According to Rao, he has learnt things from each stage in his life – as an engineering student, when he was also a student leader; as a shift engineer in his first job; as a jute trader in his father’s business; when he set up the jute plant; as a banker; and, in the last two decades when the GMR took off to become what it is today. “Those learnings I cannot get anywhere else in life,” he says.

As a student leader, he was an aggressive person. But, then as a trader the jute farmers used to humiliate him saying he knew nothing about the commodity. “My arrogance came down and I started developing humility,” he recalls. His stint at Vysya Bank gave him a lot of corporate insight that has helped him build the GMR group.

Rao says he has started nearly 28 businesses, some of which he had to either sell or shut down. They have been painful decisions, but nevertheless he had to take them.

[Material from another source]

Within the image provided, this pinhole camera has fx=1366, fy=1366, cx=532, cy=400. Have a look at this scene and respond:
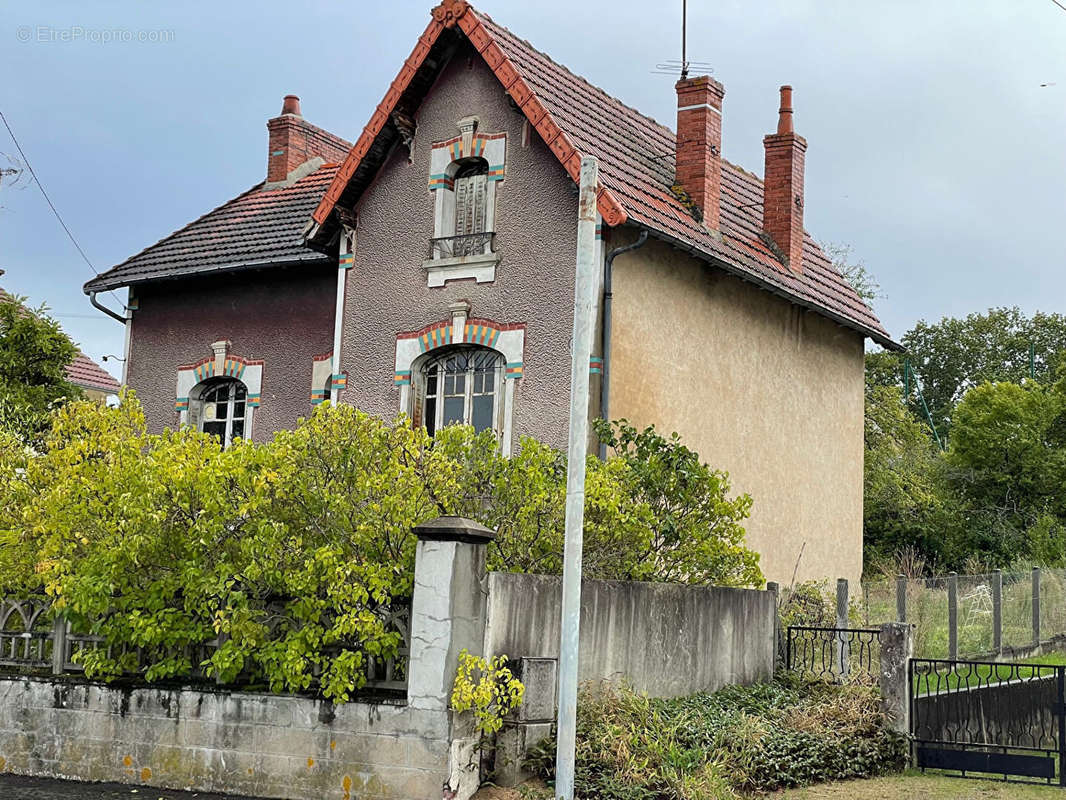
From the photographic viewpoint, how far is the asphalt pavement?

The turning point in his life came in the mid-1980s when the Reserve Bank changed rules regarding private banks. He belongs to the vysya community and thanks to the initiative of some well-meaning people, he joined the board of Vysya Bank. Over time, his stake increased and in the early 1990s he was a major shareholder in the private sector bank.

His tryst with the infrastructure happened, he says, purely by accident. A friend of his came up with a proposal to invest in a power plant in Tamil Nadu. The then State Government headed by Jayalalithaa was signing agreements with the private sector for power plants, and the proposal his friend brought him was for a 200 MW diesel-powered plant in Chennai. Rao says he was angry with his friend, as the power plant would cost him Rs 800 crore. He was finding it difficult to fund a Rs 30 crore brewery. Where was he going to raise the money for the power plant from?

But then, his friend told him that foreign investors were interested and he could rope in some as partners in the project. Plus, he also had his Vysya Bank shares. The plant came up and is running for the last 14 years. More power plants followed. Then the airport in Hyderabad followed by the airport in Delhi, for both of which he roped in global partners.

“I believed that whatever I build must be world-class technology,” Rao told the gathering, which included many aspiring entrepreneurs or those who have taken baby steps as one. There will not be any compromise on quality. In all the businesses he has started, he has got himself deeply involved, learning the nuts and bolts, and once the venture gets established, he prefers to take a backseat. In his initial years as an entrepreneur, he went by his gut, but then a tip for entrepreneurs – do not go by gut instinct while scaling up or growing.

Rao makes no bones of the fact that he has no formal management qualification, but has picked up things along the way – to manage one’s portfolio, professionalising his group’s management structure, drawing up a constitution for his family members to participate in the business, corporate governance practices, whistleblower policy, how to deal with sexual harassment and what not.

He has learnt to deal with failure and diversity. “We should celebrate failure,” he says.

The journey has not been easy, nor has it been without its challenges, failures and adversity. His learnings: Learn, change and adapt. The values that he and his group have imbibed – humility, team work, deliver on the promise, social responsibility, learning, respect for individuals and retain the entrepreneurial nature. GMR, Rao says, will always remain an entrepreneurial organisation.

As the founder of a family business, if he does not change, he will become a bottleneck.

Entrepreneurs, he says, should have a helicopter view of affairs. As the business grows, they should learn to delegate and trust employees, only then will the venture grow.

“We have entrepreneurship in our DNA,” he talks of India, as a nation. And, in future, a fourth of the global workforce will be Indians.